Ms. Hartley spoke of her troubled childhood and young adult years as she relaxed in a hotel room surrounded by stacks of books she was signing. Her autobiography, "Breaking the Silence" (G.P. Putnam's Sons), was published last year. It lays out -- sometimes in graphic detail -- the trauma of the first half of her life.
Consider, for example, this description of the aftermath of her father's suicide. He shot himself in the head while Mariette, then 23, and her mother sat just a room away in a small apartment.
"In reality, there is nothing so awful as cleaning up your father's brains that are all over the sheets, all over the wall, all over the white living room carpet. . . . And the smell. The smell of blood, the smell that never goes away."
It isn't easy to bounce back from such a scene, and Ms. Hartley doesn't downplay the difficulty. "It's the scariest journey in the world," she said reflectively. "But you can do it. And the rewards -- I cannot begin to tell you. . . ."
Ms. Hartley shares these personal experiences, both through writing and speaking, because "to me that is what life is all about. There's no time for judgment."
But while speaking engagements like yesterday's form a regular part of her schedule, she is better known for her acting roles -- including a series of Polaroid commercials she did with actor James Garner in the '70s. She began acting as a teen-ager and built up a string of television and movie credits including "Gunsmoke," "Bonanza," "Peyton Place," "Ben Casey" and "Dr. Kildare." A guest spot on "The Incredible Hulk" won her an Emmy. There was also a brief starring role in a series, "Goodnight Beantown," and a nine-month stint as co-host of CBS's morning news show.

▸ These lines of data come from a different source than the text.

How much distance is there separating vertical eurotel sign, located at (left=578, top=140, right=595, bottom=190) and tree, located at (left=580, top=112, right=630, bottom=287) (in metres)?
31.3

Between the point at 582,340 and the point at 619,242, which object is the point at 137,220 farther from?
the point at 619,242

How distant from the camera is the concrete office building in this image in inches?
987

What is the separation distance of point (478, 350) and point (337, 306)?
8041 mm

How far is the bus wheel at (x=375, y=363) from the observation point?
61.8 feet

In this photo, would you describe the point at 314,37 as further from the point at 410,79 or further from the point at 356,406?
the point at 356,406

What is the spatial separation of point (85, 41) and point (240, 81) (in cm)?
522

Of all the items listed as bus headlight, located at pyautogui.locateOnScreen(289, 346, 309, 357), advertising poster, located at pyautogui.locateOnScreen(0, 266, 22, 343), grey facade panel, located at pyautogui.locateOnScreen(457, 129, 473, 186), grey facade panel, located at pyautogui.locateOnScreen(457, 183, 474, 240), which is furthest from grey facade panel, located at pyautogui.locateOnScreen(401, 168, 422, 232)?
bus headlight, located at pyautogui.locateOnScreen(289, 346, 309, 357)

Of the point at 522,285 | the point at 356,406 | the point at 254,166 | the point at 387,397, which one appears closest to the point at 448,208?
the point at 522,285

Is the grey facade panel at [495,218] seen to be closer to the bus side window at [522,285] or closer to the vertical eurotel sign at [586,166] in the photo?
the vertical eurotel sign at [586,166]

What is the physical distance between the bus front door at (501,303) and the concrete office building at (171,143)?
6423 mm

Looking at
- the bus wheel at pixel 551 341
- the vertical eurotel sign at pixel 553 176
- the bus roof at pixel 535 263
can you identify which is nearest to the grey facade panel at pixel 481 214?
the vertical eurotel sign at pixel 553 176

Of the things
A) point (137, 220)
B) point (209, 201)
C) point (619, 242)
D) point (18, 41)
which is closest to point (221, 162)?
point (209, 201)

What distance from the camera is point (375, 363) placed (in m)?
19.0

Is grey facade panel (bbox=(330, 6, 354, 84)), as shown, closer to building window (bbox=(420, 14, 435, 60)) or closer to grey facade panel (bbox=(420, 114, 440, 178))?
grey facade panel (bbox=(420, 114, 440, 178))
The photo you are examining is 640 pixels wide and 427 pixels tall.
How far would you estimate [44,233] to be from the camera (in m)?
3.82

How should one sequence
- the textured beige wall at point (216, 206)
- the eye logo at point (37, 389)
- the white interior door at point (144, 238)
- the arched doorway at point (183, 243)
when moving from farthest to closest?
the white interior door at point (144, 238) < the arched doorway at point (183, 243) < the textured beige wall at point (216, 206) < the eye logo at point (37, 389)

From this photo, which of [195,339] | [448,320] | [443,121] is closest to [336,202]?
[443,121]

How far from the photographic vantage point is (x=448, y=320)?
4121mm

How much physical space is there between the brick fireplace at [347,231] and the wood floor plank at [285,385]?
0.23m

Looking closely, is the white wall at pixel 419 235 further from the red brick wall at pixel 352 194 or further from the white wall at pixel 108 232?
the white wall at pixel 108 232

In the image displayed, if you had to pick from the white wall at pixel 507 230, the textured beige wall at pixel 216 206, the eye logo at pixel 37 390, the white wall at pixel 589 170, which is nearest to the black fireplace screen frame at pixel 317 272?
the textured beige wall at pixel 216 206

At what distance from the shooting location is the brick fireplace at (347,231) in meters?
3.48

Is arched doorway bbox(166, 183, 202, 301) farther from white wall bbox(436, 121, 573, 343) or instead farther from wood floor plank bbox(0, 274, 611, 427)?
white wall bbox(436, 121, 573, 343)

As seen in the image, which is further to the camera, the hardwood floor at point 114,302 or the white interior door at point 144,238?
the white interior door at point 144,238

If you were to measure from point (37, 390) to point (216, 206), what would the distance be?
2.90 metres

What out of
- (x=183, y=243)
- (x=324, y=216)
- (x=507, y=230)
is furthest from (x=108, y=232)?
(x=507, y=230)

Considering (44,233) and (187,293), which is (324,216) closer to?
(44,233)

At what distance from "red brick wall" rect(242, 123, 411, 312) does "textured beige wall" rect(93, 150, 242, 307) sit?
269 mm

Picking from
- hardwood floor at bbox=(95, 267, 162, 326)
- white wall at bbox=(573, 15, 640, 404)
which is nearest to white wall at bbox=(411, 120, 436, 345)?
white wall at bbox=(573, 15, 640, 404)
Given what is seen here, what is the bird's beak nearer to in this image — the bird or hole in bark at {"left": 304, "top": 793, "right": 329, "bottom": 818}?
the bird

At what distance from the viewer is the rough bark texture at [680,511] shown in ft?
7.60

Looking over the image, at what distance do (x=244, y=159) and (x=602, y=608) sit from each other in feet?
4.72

Her most recent effort was as part of the ensemble of CBS' "WIOU," which debuted last fall but didn't last the season. Ms. Hartley grimaces when the subject of "WIOU" comes up. Well received by critics, the show was bounced on and off the CBS Wednesday night lineup before it finally bit the dust. "It was another CBS fiasco," she said. "They never supported it, no one ever knew if we were going to be on the air. They snuck us on and snuck us off."
Show business these days "is going through an enormous transition," Ms. Hartley said, "and it's very scary to some people. I find the only thing I can do is diversify."
The diversification includes a one-woman show involving music, monologues and other material drawn from more than 35 years in the entertainment business. She's been working on her singing recently, and this summer will have the lead role in "Mame" in a production in St. Louis. She also is raising money to stage a production of Rodgers and Hammerstein's "Cinderella," with herself in the dual roles of fairy godmother and wicked stepmother.
The show-biz efforts, Ms. Hartley said, will continue to be interspersed with work in the mental health field, particularly with suicide survivors and adult children of alcoholics. She remains in therapy herself. "I don't even consider it therapy anymore," she said. "I consider it availing myself of a guide."
And because her audiences seem to want it, she said, she offers herself as the best example she can give of the road to mental health.
"I talk only about my journey because that's all I know," she said. "That's what the audience always pulls me back to. There's a hunger out there for the spoken journey, just to share the experience, the strength, the hope."